L’ascension de Rudy Hériveaux

Il a été élu une première fois en 2000 à titre de député de Trou du Nord à la 47ème législature d’Haïti sous la bannière de Fanmi Lavalas (FL). Par la suite, il a été élu sénateur Lavalas pour le département de l’Ouest en 2006, bien que la faction du parti Fanmi Lavalas qu’il représentait – et qui avait éclaté à ce moment – était en profond conflit avec les courants les plus militants, en particulier ceux dirigés par le regretté Père Gérard Jean-Juste et le leader de l’organisation populaire René Civil

Durant le coup d’Etat de 2004-2006, Hériveaux était aussi techniquement un membre de la «Commission de communications» de FL,” une sorte de direction qui comprenait l’ancien président par intérim de FL, Jonas Petit, l’ancien ministre de l’Intérieur Bell Angelot, l’ancien porte-parole du gouvernement Aristide, Mario Dupuy, l’ancienne conseillère d’Aristide Dr Maryse Narcisse, et l’ancien député Gilvert Angervil ; bien que, selon une note de l’ambassadeur américain James Foley paru dans un câble datant du 22 mars 2005, Hériveaux et l’ancien sénateur Yvon Feuillé « ont effectivement été mis à l’écart par les autres ».

La raison de cet ostracisme tient du fait que Feuillé et Hériveaux faisaient partie d’une «faction modérée» qui s’était détachée de Lavalas, selon ce qu’a expliqué Foley.

« Ceux de la faction modérée, plus divers et moins enclins à se faire entendre, insistent qu’ils veulent participer aux élections, qu’ils représentent l’esprit originel du mouvement Lavalas, et que FL s’est trouvée discréditée par Aristide et sa mauvaise gouvernance » ; c’est ce que Foley a écrit après les avoir rencontrés.
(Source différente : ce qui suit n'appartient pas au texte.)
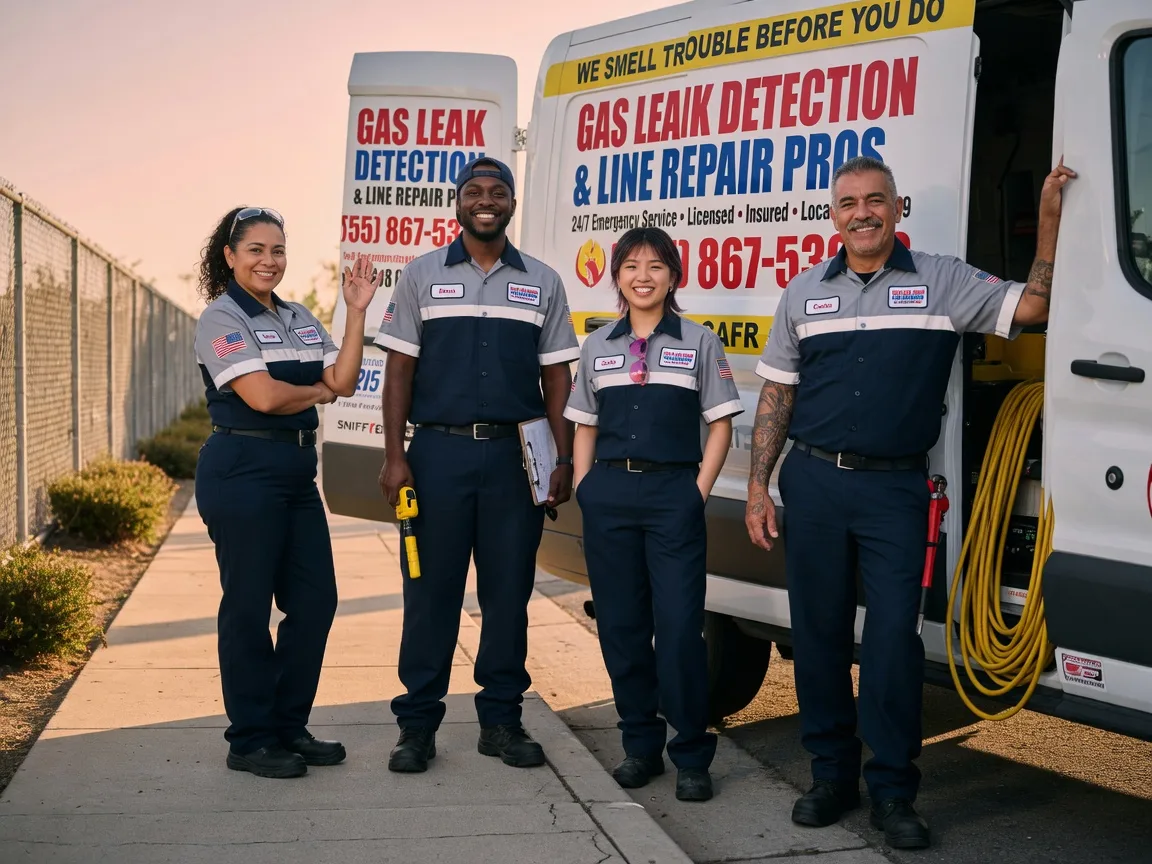 Gas Line Repair company in Caret, VA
Sept mois plus tard, le 13 octobre 2005, le conseiller politique de l’ambassade américaine (Polcouns) a tenu une réunion avec les «modérés» Hériveaux, Feuillé, l’ancien sénateur Lavalas Louis Gérald Gilles, l’ancien député Lavalas Sorel François, et l’ancien député Lavalas Jonas Coffy , selon un câble du 21 octobre 2005 par l’ambassadeur américain, Timothy Carney.

Le groupe a déclaré « qu’ils sont convaincus d’une victoire de Marc Bazin aux prochaines élections [présidentielles] », a écrit Carney. Marc Bazin était un ancien fonctionnaire de la Banque mondiale qui a été brièvement le ministre des Finances du dictateur Jean-Claude de Duvalier, alors candidat néolibéral de Washington et principal challenger d’Aristide aux élections du 16 décembre 1990, ensuite brièvement Premier ministre du gouvernement du coup d’Etat qui a envoyé le président Aristide en exil de 1991 à 1994, pour finalement devenir le candidat présidentiel de la faction «modérée de Lavalas » en 2006.
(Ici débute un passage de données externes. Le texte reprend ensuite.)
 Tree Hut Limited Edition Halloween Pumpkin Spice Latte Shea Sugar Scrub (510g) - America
« La clé de la victoire Bazin, selon Hériveaux, ce sera son succès dans le Nord et à Port-au-Prince », a rapporté Carney. « Néanmoins, Gilles a dit qu’un deuxième tour opposant Bazin et Siméus leur convient, et qu’un président Bazin assorti d’un Premier ministre Siméus serait une bonne chose pour Haïti ». (Dumas Siméus était un millionnaire conservateur, homme d’affaires haïtiano-américain vivant au Texas, qui en 2005 était le candidat à la présidence favori de Washington, surtout parce qu’il était citoyen américain. Ce statut-là a entraîné sa disqualification de la course électorale de 2006 parce que la Constitution haïtienne de 1987 ne permettait pas à des citoyens détenteurs d’une double nationalité de briguer une haute fonction gouvernementale.)
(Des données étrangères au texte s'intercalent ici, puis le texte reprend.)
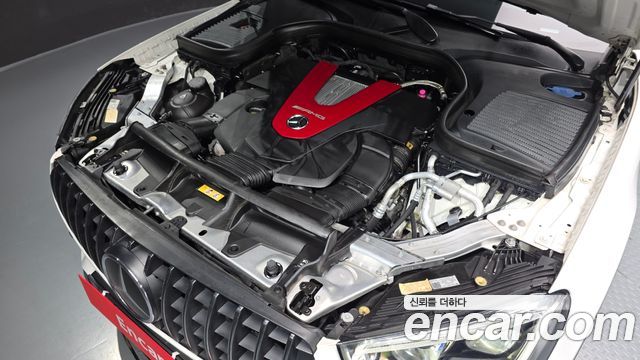 Mercedes-Benz GLC-Class X253 AMG GLC43 4MATIC Coupe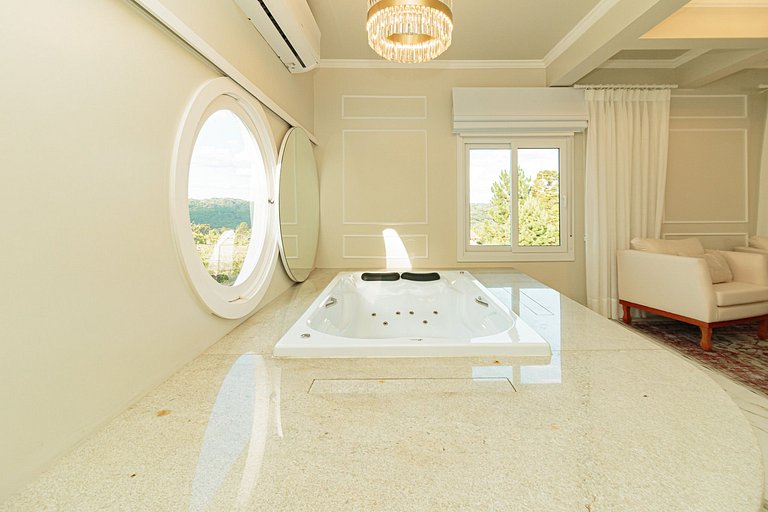 Hospedagem Exclusiva! Charme e Conforto em Gramado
Néanmoins, Hériveaux s’inquiéta de ce que le Conseil électoral provisoire (CEP) pût truquer le vote en faveur du parti social-démocrate Fusion, et « Hériveaux a imploré Polcouns d’être vigilant par rapport au CEP », a écrit Carney.
Étonnamment, Hériveaux et les Lavalas «modérés» suppliaient l’ambassade américaine de surveiller les élections haïtiennes, pourtant du ressort souverain des Haïtiens. Ce petit épisode, révélateur, augurait beaucoup de l’avenir de Rudy Hériveaux.